---------- RECORDS FOR THIS EXERCISE ----------

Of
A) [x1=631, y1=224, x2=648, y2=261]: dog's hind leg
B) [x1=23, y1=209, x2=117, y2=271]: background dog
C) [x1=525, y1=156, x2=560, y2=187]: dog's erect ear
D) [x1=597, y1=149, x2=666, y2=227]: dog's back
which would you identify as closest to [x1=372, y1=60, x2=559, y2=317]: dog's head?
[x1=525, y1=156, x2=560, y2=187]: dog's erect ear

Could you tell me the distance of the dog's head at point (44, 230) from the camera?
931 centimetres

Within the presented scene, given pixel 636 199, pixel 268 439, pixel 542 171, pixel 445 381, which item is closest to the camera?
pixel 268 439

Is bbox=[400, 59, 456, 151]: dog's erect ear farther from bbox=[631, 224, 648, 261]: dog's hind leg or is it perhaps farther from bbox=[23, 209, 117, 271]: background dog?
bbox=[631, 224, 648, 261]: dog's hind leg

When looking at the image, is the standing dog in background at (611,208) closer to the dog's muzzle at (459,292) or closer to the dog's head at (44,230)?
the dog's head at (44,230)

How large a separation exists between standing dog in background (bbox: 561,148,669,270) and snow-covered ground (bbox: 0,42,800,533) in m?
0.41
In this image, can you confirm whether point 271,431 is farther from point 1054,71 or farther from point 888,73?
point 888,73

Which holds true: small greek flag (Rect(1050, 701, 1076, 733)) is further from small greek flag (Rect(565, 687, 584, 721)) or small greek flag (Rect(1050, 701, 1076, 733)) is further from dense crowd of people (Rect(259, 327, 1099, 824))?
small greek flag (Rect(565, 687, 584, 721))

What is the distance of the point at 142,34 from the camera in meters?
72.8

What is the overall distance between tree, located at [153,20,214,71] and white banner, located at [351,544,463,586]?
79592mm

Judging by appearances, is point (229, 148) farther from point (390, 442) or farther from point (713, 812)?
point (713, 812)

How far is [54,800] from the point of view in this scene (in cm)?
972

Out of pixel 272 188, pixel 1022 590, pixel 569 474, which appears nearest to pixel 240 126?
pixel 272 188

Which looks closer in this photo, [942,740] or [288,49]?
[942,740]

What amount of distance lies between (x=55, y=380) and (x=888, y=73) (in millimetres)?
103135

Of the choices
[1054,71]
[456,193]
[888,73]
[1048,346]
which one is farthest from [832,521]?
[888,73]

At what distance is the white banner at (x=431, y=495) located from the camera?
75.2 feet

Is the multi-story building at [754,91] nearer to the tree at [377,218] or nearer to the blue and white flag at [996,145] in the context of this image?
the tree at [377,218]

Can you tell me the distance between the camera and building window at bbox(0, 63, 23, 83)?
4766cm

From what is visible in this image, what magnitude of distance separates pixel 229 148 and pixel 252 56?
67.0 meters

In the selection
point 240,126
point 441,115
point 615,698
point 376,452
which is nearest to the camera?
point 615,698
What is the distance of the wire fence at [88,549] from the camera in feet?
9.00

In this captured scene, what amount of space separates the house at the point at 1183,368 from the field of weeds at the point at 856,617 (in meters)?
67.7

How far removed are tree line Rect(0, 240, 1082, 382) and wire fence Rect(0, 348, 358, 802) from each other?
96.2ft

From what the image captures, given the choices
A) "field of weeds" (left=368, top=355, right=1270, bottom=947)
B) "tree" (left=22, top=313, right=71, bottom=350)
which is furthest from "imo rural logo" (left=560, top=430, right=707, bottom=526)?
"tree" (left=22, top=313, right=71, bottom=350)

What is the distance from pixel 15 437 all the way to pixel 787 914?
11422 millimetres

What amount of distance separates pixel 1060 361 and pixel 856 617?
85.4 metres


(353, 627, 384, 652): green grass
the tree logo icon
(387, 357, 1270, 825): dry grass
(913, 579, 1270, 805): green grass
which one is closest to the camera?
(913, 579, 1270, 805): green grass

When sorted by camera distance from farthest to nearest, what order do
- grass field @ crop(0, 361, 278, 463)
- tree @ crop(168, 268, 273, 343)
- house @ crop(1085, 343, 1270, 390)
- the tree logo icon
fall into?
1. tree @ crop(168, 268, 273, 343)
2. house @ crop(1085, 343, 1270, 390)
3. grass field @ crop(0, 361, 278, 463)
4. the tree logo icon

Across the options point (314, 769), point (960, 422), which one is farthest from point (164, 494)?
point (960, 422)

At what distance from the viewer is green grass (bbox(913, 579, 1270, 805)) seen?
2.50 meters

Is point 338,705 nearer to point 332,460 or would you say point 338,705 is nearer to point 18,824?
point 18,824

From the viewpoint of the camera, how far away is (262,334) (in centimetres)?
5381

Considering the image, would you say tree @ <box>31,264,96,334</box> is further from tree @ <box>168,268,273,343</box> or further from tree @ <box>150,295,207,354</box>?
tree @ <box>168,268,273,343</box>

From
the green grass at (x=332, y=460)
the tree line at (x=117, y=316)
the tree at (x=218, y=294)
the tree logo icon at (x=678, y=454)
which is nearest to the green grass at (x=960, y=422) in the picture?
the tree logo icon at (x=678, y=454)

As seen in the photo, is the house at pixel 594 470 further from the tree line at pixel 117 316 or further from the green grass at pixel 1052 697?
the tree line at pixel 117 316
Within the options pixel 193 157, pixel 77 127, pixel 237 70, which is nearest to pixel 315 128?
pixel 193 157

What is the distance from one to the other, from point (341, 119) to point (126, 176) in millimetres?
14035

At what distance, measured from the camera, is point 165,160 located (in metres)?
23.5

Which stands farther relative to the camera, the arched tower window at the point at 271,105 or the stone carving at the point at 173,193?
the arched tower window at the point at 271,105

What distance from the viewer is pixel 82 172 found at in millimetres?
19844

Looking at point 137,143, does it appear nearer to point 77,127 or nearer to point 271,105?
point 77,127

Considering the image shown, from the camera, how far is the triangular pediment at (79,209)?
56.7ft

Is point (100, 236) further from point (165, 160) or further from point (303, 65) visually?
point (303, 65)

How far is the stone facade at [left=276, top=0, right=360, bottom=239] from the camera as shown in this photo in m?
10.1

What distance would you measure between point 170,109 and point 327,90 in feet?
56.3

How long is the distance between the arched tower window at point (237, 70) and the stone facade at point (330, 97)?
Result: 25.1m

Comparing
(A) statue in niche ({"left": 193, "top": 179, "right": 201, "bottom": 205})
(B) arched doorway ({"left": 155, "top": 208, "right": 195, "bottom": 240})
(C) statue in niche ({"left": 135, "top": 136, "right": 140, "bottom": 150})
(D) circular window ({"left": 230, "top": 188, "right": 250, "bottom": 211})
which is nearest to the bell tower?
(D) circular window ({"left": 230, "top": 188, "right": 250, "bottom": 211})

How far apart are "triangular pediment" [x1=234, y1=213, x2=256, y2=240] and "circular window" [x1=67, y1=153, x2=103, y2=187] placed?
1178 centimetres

----------

Quote only the lines from the one containing "What distance would" through the final line of the records, with both ends included.

*FINISHED EXERCISE*:
What distance would you measure between point 170,109 and point 327,90 in feet?
56.3

How long is the distance between the arched tower window at point (237, 70) and the stone facade at point (330, 97)?
Result: 25.1m

Comparing
(A) statue in niche ({"left": 193, "top": 179, "right": 201, "bottom": 205})
(B) arched doorway ({"left": 155, "top": 208, "right": 195, "bottom": 240})
(C) statue in niche ({"left": 135, "top": 136, "right": 140, "bottom": 150})
(D) circular window ({"left": 230, "top": 188, "right": 250, "bottom": 211})
which is nearest to the bell tower?
(D) circular window ({"left": 230, "top": 188, "right": 250, "bottom": 211})

How far apart are "triangular pediment" [x1=234, y1=213, x2=256, y2=240] and "circular window" [x1=67, y1=153, x2=103, y2=187] placed?
1178 centimetres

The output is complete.